Model form - How to change default ManyToMany widget?

I use Django Model Form:
class Fruit(models.Model):
name = models.CharField(max_length=40)
class Box(models.Model):
user = models.ForeignKey(User)
name = models.CharField(max_length=199)
fruit = models.ManyToManyField(Fruit)
and forms.py:
class BoxModelForm(ModelForm):
class Meta:
model = Box
I have default django ManyToMany widget in form:
http://nov.imghost.us/ly5M.png
How can I change this to input (text type) and if I type into this input:
apple,banana,lemon - comma separated
this Fruit will be created?
As stated here in the documentation :https://docs.djangoproject.com/en/dev/topics/forms/modelforms/#overriding-the-default-fields
You can add a widgets attribute to the Meta of your Modelform to change the default widgets used in the form.
In your case it would be something like this :
class BoxModelForm(ModelForm):
class Meta:
model = Box
widgets = {
'fruit': TheWidgetYouWantToUse(),
}
But actually for the behavior you want to achieve, you could proceed another way.
You should add an extra text field, and write the addition/removal of fruits in the save step, while checking the validity of the differents tags in the clean step.

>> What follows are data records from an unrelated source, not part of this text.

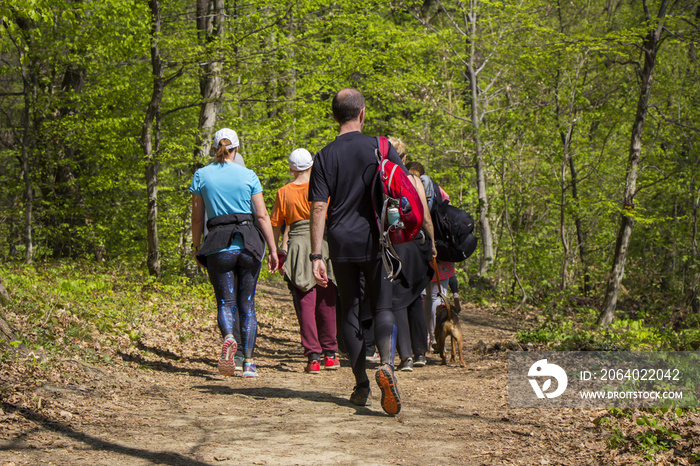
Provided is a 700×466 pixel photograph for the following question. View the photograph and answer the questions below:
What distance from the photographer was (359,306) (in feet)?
14.9

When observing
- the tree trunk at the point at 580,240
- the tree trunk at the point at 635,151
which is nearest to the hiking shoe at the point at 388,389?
the tree trunk at the point at 635,151

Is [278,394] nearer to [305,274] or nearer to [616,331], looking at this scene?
[305,274]

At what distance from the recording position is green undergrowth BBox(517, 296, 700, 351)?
6.87 m

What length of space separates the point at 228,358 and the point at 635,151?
24.6 ft

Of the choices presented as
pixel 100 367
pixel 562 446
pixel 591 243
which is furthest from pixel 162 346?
pixel 591 243

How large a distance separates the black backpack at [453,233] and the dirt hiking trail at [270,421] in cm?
122

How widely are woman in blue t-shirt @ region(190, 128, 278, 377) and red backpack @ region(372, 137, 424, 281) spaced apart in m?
1.80

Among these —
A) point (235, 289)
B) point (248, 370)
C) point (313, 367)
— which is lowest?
point (313, 367)

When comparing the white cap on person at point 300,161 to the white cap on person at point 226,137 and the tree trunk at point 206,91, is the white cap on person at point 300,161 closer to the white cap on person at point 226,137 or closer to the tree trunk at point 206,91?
the white cap on person at point 226,137

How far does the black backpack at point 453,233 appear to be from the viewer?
→ 686cm

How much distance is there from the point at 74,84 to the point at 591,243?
12617mm

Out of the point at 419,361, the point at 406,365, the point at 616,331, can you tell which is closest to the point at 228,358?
the point at 406,365

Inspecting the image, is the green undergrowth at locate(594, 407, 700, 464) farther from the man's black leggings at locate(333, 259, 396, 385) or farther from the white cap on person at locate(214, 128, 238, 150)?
the white cap on person at locate(214, 128, 238, 150)

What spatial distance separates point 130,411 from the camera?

class BoxModelForm(ModelForm):
fruit_selector = forms.TextField(
max_length=255,
tag = 'Whatever'
)
class Meta:
model = Box
fields = ['user','name']
def clean_fruit_selector(self):
data = self.cleaned_data['fruit_selector']
# Check that data are corrects ie the string is correctly formatted
# If not raise validation error
....
fruit_tags = data.split(",")
#Check that all tags are fruit or raise a validation error
...
return data #or only the list of correct tags
def save(self, commit=True):
instance = super(MyForm, self).save(commit=False)
# Compare the list of tags fruit_tags with self.instance.fruit.all()
....
# Take the right actions
if commit:
instance.save()
return instance
Look into this page for more details on how to change the field validation https://docs.djangoproject.com/en/dev/ref/forms/validation/
This is just a schematic.
django-taggit is a perfect app for this use case.
Define your models like this:
from taggit.managers import TaggableManager
from taggit.models import TagBase, GenericTaggedItemBase
class Fruit(TagBase):
class Meta:
verbose_name = "Fruit"
verbose_name_plural = "Fruits"
class TaggedFruit(GenericTaggedItemBase):
tag = models.ForeignKey(Fruit,
related_name="%(app_label)s_%(class)s_items")
class Box(models.Model):
name = models.CharField(max_length=199)
fruits = TaggableManager(through=TaggedFruit)
Then create basic model form:
class BoxModelForm(ModelForm):
class Meta:
model = Box
And that's it! You can now add fruit tags into your box, separated by comma. In case the fruit doesn't exist, it will be added into Fruit table. Read the docs for more details on how to use django-taggit.
You can use it together with jquery based Selectize.js.